▸ **Ejercicio A**: Reproduce literalmente las filas que aparecen más abajo, desde su primera línea hasta la línea que contiene "83L221 75L218 76L216", ambas incluidas.

▸ **Fragmento extraído**:
Los temas que permean su obra son la sexualidad, la violencia, la soledad, el sufrimiento como elemento constitutivo diferencial del ser humano, la conflictiva relación con el otro, la desesperanza y, aunque en menor medida, la esperanza y el amor. El feminismo de “Las mujeres que los hombres no ven” o “Houston, Houston, ¿me recibes?”, es un discurso que, cuando escribía protegida por su pseudónimo, sorprendía gratamente a escritoras como Joanna Russ o Ursula K. Le Guin. Por otra parte, la otredad, como he dicho, es en Tiptree una presencia conflictiva, sí, pero no porque sea vista como una amenaza sino por el miedo a no ser aceptada por ella: después de tanto rechazo, los personajes de Tiptree lo que necesitan es ser aceptados sin condiciones. A veces, la más cercana otredad es la que te censura; el consecuente descubrimiento es que solo hay paz y amor en la lejana, pero más acogedora, otredad de las especies no humanas del firmamento. No es raro pues que su habilidad para meterse en mentes alienígenas, y describirnos desde su óptica, haya sido tan elogiada (como en esa maravilla de impacto y decepción que es el cuento “We Who Stole the Dream”, de Out of the Everywhere, & Other Extraordinary Visions).
También fue capaz de atribuir rasgos y sentimientos humanos, gestos y necesidades humanas a un planeta entero, y la víctima (del cuento) era (en este caso) una chica solitaria y desorientada. Por deformada que esté la realidad física, como en el ejemplo anterior, se reconoce siempre un sentimiento humano en sus cuentos, normalmente sufrido y desgarrador: el suyo propio.

▸ **Ejercicio B**: Cita del fragmento sobre la obra de Tiptree el pasaje comprendido entre "También fue capaz" y "el suyo propio.", ambos incluidos.

▸ **Filas proporcionadas**:

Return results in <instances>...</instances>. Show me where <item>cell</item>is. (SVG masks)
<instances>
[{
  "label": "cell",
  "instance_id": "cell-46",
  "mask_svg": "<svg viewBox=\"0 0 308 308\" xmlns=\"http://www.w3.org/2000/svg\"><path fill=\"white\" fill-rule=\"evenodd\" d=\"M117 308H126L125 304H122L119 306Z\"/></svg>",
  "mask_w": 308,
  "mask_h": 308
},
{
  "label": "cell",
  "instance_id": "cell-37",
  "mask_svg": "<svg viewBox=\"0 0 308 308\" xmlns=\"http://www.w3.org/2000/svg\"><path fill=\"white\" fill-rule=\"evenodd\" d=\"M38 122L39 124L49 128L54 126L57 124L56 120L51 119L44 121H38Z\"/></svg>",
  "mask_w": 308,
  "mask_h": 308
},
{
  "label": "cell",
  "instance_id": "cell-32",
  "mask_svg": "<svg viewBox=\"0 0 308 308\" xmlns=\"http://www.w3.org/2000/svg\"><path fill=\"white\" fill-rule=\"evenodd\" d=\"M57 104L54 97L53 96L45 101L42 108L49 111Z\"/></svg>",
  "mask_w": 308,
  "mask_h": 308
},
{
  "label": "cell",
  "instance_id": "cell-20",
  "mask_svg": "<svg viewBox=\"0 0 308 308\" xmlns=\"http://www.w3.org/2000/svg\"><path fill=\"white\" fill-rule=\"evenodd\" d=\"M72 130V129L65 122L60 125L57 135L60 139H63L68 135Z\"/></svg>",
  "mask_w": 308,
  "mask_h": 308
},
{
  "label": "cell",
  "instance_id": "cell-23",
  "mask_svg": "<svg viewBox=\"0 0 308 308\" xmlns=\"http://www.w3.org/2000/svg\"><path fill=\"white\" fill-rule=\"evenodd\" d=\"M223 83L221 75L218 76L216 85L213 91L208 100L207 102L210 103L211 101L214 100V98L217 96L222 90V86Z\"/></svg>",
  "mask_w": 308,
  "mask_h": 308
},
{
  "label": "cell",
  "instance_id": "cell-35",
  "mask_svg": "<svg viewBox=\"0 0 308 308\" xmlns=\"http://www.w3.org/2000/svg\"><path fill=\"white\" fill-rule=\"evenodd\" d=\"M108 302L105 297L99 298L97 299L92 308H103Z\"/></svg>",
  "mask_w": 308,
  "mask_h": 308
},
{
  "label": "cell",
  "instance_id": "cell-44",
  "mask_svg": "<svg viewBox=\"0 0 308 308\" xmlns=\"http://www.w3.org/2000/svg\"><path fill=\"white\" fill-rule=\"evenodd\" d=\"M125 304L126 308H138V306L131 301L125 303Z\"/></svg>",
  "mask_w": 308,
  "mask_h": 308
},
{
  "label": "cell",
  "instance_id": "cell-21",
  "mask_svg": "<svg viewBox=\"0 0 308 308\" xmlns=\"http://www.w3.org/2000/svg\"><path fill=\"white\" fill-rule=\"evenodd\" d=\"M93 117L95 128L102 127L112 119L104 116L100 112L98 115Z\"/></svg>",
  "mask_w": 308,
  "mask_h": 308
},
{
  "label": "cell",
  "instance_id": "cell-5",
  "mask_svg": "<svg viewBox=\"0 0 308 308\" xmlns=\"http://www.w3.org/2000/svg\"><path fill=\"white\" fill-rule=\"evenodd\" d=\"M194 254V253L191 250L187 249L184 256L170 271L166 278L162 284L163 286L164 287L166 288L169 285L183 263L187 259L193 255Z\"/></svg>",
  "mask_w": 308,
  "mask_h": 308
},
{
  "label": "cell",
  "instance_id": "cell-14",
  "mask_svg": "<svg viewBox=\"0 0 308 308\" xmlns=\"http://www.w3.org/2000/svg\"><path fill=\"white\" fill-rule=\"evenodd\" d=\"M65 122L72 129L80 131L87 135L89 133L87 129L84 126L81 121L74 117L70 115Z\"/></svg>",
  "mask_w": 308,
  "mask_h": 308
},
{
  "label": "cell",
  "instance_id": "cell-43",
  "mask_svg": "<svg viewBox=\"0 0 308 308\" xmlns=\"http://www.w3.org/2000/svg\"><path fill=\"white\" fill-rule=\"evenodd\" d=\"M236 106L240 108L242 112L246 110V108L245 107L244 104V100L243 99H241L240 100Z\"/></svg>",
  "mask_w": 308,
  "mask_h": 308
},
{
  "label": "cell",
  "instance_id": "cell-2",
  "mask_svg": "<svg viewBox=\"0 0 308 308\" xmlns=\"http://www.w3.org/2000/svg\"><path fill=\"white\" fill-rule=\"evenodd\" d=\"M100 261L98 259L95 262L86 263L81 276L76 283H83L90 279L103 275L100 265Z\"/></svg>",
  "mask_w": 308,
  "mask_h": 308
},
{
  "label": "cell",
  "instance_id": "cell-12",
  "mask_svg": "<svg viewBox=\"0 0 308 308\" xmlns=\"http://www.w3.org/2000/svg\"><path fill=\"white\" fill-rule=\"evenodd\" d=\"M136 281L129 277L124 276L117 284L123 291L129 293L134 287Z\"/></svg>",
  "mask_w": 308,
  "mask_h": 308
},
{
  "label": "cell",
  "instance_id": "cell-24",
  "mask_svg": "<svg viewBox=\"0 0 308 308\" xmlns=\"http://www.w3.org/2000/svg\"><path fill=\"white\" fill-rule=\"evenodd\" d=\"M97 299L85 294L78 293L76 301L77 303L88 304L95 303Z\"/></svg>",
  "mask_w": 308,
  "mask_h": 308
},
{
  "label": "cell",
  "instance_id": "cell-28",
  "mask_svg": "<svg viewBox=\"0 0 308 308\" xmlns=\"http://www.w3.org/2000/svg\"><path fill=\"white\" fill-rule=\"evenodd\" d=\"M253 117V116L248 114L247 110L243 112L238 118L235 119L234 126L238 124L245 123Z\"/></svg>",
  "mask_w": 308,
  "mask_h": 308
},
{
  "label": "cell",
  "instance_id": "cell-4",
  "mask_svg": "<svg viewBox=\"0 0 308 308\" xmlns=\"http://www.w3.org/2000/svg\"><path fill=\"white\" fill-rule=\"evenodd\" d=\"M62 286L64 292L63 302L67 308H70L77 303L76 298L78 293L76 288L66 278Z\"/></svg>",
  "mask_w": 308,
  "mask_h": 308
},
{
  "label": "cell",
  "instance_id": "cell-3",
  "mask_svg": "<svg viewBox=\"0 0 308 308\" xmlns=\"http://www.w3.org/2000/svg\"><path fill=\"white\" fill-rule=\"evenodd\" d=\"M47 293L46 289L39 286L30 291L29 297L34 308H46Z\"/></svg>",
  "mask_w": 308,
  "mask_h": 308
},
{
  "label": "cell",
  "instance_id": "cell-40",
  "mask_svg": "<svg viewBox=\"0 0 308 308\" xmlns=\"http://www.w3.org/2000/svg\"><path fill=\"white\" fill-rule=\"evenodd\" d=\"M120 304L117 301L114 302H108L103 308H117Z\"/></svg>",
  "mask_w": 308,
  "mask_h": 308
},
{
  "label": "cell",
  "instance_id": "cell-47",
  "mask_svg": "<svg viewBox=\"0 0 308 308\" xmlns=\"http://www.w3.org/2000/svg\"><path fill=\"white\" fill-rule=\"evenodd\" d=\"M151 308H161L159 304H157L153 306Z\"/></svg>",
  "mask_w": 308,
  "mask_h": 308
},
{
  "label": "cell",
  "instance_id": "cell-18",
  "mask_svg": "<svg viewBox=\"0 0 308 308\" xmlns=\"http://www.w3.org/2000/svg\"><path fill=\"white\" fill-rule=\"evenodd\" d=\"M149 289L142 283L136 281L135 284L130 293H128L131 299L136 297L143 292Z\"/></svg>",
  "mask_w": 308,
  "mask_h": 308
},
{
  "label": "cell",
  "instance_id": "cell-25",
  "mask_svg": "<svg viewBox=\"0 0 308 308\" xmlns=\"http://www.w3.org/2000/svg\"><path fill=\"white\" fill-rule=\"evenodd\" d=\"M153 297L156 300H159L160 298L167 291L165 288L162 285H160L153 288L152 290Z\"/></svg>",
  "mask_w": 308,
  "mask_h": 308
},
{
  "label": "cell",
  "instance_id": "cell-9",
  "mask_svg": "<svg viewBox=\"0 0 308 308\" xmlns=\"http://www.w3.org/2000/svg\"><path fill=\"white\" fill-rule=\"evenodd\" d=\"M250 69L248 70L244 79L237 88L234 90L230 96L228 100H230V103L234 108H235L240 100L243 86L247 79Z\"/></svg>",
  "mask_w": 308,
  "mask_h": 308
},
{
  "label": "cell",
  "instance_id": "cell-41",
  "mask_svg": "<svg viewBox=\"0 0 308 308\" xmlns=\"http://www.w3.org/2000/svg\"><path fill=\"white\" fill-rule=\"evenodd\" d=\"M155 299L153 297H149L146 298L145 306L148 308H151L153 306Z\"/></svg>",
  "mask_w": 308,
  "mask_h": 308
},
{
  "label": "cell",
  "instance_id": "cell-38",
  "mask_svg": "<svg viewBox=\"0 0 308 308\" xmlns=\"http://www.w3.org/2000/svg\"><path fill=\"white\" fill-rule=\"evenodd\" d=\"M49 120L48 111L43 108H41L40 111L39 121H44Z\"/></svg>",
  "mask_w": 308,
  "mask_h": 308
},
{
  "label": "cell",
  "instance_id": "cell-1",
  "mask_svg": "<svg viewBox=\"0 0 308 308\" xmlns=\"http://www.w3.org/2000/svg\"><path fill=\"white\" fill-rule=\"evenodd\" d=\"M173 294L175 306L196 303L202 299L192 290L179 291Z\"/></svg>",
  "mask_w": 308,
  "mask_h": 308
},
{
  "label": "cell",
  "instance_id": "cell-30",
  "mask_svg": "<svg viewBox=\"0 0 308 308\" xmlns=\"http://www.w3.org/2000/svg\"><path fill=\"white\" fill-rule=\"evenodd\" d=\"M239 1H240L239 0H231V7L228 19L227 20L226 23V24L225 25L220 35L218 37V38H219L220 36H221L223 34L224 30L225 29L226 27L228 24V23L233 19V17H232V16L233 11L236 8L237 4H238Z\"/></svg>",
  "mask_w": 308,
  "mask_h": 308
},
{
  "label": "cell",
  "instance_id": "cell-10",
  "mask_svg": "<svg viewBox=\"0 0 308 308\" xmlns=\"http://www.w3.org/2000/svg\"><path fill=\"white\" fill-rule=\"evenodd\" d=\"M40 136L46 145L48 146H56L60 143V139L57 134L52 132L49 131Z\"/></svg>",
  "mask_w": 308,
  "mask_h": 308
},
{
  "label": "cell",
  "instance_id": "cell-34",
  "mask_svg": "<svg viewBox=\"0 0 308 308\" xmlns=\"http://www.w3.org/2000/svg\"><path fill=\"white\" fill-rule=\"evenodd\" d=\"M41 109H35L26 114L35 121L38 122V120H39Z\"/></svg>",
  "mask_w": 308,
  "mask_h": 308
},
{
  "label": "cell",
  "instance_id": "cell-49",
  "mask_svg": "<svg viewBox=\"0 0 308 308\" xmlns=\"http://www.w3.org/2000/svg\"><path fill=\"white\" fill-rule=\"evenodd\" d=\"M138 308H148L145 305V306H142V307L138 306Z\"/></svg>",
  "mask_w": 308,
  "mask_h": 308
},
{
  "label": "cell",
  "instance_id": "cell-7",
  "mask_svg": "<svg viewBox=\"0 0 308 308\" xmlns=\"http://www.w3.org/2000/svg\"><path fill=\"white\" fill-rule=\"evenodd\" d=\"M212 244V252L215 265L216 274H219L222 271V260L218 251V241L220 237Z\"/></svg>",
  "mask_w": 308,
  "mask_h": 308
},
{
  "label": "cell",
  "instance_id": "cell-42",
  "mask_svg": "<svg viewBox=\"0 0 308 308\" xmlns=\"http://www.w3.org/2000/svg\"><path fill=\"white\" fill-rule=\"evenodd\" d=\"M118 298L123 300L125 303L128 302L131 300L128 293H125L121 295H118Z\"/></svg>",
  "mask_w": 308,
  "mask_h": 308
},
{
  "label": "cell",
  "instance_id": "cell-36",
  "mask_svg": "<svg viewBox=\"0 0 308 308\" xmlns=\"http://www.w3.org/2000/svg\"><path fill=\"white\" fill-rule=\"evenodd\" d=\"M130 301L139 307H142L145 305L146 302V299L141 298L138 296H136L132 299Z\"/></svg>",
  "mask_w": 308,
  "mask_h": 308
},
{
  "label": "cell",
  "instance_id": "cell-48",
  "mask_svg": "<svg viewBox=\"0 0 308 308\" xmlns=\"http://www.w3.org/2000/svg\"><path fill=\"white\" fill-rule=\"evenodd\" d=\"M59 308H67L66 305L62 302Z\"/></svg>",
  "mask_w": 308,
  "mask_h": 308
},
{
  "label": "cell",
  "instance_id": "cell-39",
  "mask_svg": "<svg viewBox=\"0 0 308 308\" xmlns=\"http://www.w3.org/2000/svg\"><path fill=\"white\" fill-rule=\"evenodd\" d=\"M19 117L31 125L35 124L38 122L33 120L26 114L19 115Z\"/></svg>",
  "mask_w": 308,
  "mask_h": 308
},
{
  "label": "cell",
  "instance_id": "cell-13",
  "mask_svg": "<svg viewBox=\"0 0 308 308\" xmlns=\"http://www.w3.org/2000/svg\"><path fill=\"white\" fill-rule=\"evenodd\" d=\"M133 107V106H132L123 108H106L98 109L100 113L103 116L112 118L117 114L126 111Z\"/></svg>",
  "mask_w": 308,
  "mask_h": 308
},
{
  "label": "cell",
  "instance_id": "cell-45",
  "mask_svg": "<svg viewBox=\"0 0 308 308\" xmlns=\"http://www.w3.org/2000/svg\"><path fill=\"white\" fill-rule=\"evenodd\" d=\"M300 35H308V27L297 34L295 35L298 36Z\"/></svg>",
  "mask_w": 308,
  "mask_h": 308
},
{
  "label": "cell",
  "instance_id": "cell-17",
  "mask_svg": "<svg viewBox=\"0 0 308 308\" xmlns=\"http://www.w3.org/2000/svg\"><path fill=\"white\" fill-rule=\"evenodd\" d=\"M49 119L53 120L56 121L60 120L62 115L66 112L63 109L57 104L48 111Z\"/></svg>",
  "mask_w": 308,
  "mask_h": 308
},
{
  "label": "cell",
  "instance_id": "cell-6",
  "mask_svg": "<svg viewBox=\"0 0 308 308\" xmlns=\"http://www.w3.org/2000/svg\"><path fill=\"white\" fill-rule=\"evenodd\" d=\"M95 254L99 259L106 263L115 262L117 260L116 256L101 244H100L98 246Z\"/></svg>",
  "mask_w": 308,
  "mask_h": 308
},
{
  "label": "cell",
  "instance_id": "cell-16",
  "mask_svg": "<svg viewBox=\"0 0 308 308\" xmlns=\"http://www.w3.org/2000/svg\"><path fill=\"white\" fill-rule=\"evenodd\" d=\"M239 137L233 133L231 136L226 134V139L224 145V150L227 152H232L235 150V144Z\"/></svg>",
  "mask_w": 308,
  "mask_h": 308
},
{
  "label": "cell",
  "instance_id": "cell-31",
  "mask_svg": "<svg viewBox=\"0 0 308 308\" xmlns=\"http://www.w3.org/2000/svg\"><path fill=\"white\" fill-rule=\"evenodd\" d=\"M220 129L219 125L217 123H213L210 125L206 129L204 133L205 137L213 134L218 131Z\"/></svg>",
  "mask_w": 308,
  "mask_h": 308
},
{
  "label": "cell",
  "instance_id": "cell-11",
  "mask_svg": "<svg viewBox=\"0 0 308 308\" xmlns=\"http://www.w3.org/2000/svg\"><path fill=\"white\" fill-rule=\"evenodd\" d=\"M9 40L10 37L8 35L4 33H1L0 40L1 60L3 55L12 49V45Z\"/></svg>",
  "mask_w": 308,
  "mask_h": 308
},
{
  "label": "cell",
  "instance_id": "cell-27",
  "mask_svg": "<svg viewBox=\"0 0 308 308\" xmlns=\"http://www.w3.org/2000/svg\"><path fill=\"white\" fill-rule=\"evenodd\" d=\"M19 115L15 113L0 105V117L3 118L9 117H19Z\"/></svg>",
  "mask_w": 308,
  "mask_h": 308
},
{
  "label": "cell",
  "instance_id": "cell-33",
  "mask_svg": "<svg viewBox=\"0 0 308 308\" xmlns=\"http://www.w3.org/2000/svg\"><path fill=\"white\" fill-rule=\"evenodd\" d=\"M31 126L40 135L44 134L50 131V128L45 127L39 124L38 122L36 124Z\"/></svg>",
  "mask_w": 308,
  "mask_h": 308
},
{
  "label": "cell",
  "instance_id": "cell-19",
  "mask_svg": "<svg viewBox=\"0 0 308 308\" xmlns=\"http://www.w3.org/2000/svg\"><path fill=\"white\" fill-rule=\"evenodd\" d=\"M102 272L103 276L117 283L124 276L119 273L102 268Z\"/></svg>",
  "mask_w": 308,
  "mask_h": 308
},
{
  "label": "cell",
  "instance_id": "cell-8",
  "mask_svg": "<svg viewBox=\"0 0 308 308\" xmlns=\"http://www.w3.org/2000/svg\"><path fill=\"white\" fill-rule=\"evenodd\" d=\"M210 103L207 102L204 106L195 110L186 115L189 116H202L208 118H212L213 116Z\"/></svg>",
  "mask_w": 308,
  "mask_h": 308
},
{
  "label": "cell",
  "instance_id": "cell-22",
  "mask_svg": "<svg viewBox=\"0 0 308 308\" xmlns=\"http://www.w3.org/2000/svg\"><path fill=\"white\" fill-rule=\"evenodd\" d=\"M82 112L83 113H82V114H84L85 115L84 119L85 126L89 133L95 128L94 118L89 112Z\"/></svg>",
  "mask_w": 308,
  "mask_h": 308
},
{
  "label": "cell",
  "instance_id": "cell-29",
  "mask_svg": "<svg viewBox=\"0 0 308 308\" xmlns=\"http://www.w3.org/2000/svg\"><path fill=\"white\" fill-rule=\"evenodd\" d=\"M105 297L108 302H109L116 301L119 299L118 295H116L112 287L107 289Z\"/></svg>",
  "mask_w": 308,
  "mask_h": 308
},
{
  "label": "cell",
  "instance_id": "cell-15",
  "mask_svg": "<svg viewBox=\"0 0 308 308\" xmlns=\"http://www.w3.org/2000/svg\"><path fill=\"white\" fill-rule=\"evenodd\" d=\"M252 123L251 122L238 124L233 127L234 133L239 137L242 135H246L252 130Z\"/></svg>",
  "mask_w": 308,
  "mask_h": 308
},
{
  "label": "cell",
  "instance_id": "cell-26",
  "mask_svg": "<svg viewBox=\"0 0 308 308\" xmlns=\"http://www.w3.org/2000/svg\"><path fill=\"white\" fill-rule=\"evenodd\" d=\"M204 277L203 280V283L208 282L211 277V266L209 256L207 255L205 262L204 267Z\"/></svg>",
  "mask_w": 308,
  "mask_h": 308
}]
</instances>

▸ **Respuesta del ejercicio A**:
Return results in <instances>...</instances>. Show me where <item>cell</item>is. (SVG masks)
<instances>
[{
  "label": "cell",
  "instance_id": "cell-46",
  "mask_svg": "<svg viewBox=\"0 0 308 308\" xmlns=\"http://www.w3.org/2000/svg\"><path fill=\"white\" fill-rule=\"evenodd\" d=\"M117 308H126L125 304H122L119 306Z\"/></svg>",
  "mask_w": 308,
  "mask_h": 308
},
{
  "label": "cell",
  "instance_id": "cell-37",
  "mask_svg": "<svg viewBox=\"0 0 308 308\" xmlns=\"http://www.w3.org/2000/svg\"><path fill=\"white\" fill-rule=\"evenodd\" d=\"M38 122L39 124L49 128L54 126L57 124L56 120L51 119L44 121H38Z\"/></svg>",
  "mask_w": 308,
  "mask_h": 308
},
{
  "label": "cell",
  "instance_id": "cell-32",
  "mask_svg": "<svg viewBox=\"0 0 308 308\" xmlns=\"http://www.w3.org/2000/svg\"><path fill=\"white\" fill-rule=\"evenodd\" d=\"M57 104L54 97L53 96L45 101L42 108L49 111Z\"/></svg>",
  "mask_w": 308,
  "mask_h": 308
},
{
  "label": "cell",
  "instance_id": "cell-20",
  "mask_svg": "<svg viewBox=\"0 0 308 308\" xmlns=\"http://www.w3.org/2000/svg\"><path fill=\"white\" fill-rule=\"evenodd\" d=\"M72 130V129L65 122L60 125L57 135L60 139H63L68 135Z\"/></svg>",
  "mask_w": 308,
  "mask_h": 308
},
{
  "label": "cell",
  "instance_id": "cell-23",
  "mask_svg": "<svg viewBox=\"0 0 308 308\" xmlns=\"http://www.w3.org/2000/svg\"><path fill=\"white\" fill-rule=\"evenodd\" d=\"M223 83L221 75L218 76L216 85L213 91L208 100L207 102L210 103L211 101L214 100V98L217 96L222 90V86Z\"/></svg>",

▸ **Respuesta del ejercicio B**:
También fue capaz de atribuir rasgos y sentimientos humanos, gestos y necesidades humanas a un planeta entero, y la víctima (del cuento) era (en este caso) una chica solitaria y desorientada. Por deformada que esté la realidad física, como en el ejemplo anterior, se reconoce siempre un sentimiento humano en sus cuentos, normalmente sufrido y desgarrador: el suyo propio.